> **GOAL 1**
Answer these questions from the case excerpt below, one per line:
(a) How much of the $109,568 that Wolser paid the petitioner in 1972 was paid in cash?
(b) As what did the petitioner report $109,500 instead of ordinary income?
(c) According to paragraph 4 of the petitioner's memorandum, how many of the 50,000 Video shares were pledged at the bank?
> **GOAL 2**
Using the case excerpt below, explain why the terms about 75,000 shares of Video Systems stock in the petitioner's memorandum are not treated as an arrangement between the petitioner and Wolser.

═════ QUOTED TEXT

On January 26, 1972, Wolser's relationship and involvement in Dynetics Corporation ended. After Wolser sold his Dynetics Corporation stock, Wolser paid petitioner approximately $ 110,000 for his legal services. Specifically, in 1972 Wolser paid petitioner $ 109,568 consisting of cash payments totaling $ 70,609 and $ 38,959 in payments Wolser made to third parties on petitioner's behalf. Petitioner did not report the $ 109,568 as ordinary income in 1972; instead, petitioner reported $ 109,500 as a sale of 73,000 shares of Dynetics stock at $ 1.50 a share. Petitioner now characterizes the $ 109,568 payment as his one-half of a joint venture with Wolser; Wolser*350 characterizes it as a payment for legal services rendered.

In December of 1971, Wolser had also told petitioner that he would pay him the proceeds of 50,000 shares of Video Systems stock or transfer 50,000 shares of Video Systems stock to him for his legal fee for working on his (Wolser's) Dynetics and Video Systems problems. Paragraph 4 of petitioner's unsigned and undated memorandum, discussed above, states as follows:

Wolser will transfer to Koss 50,000 shares of Video stock, 25,000 of which are in your possession, and 25,000 of which are pledged at bank.

If Dynetics deal not closed, LEW [Wolser] will give Koss 75,000 shares.

Petitioner and Wolser did not agree, orally or otherwise, to any arrangement in regard to 75,000 shares of Video Systems stock. The above-quoted terms are at most a suggestion put forward by petitioner, which Wolser never accepted or agreed to.

══════════
═════ DATA SHOWN

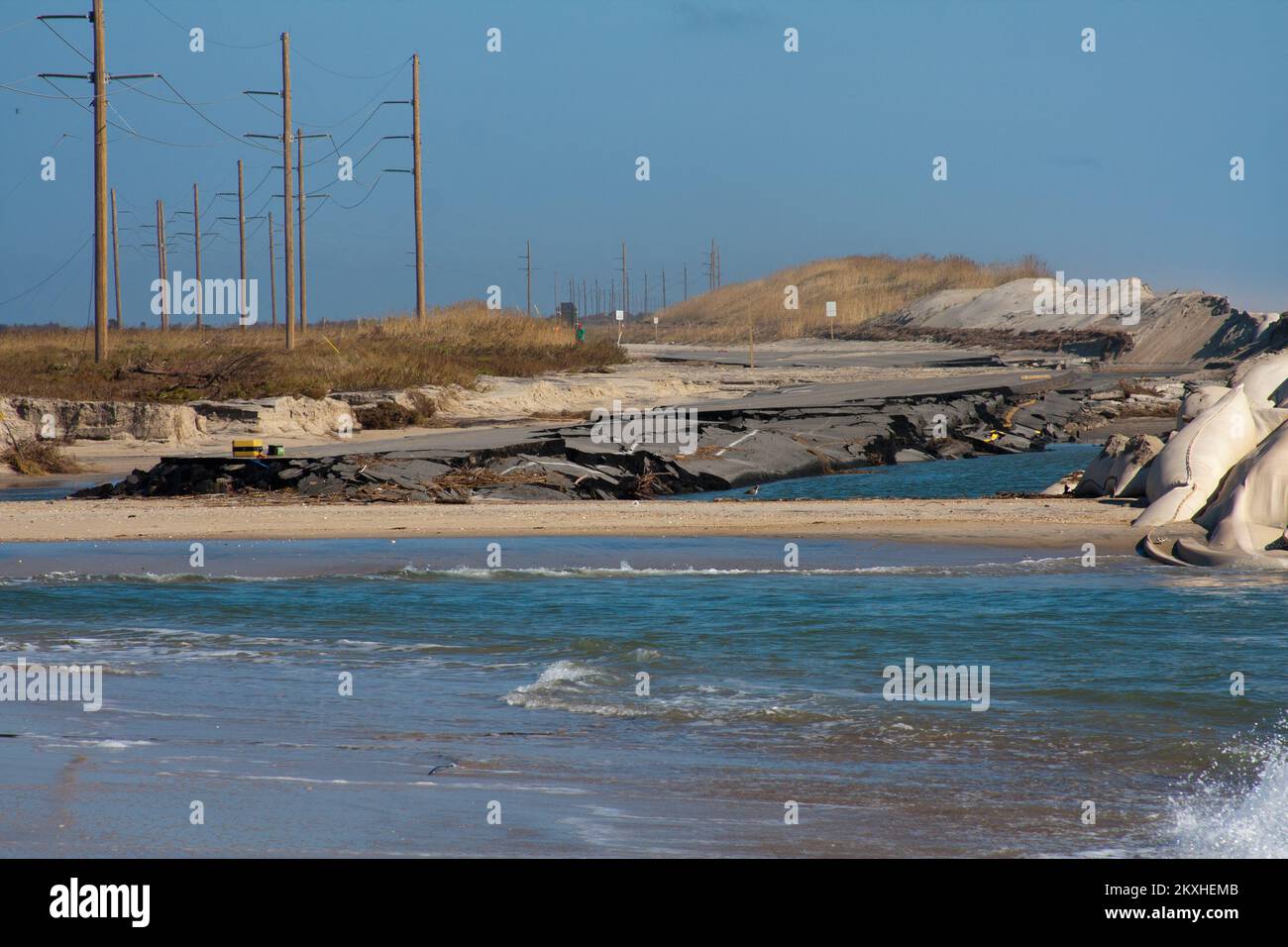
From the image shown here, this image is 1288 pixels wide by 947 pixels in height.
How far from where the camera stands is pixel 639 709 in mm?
8258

══════════

> **COMPLETE OUTPUT 1**
(a) $70,609
(b) A sale of 73,000 shares of Dynetics stock at $1.50 a share
(c) 25,000

> **COMPLETE OUTPUT 2**
The petitioner and Wolser never agreed, orally or otherwise, to any arrangement about 75,000 shares of Video Systems stock. Those terms were at most a suggestion from the petitioner, and Wolser never accepted or agreed to it.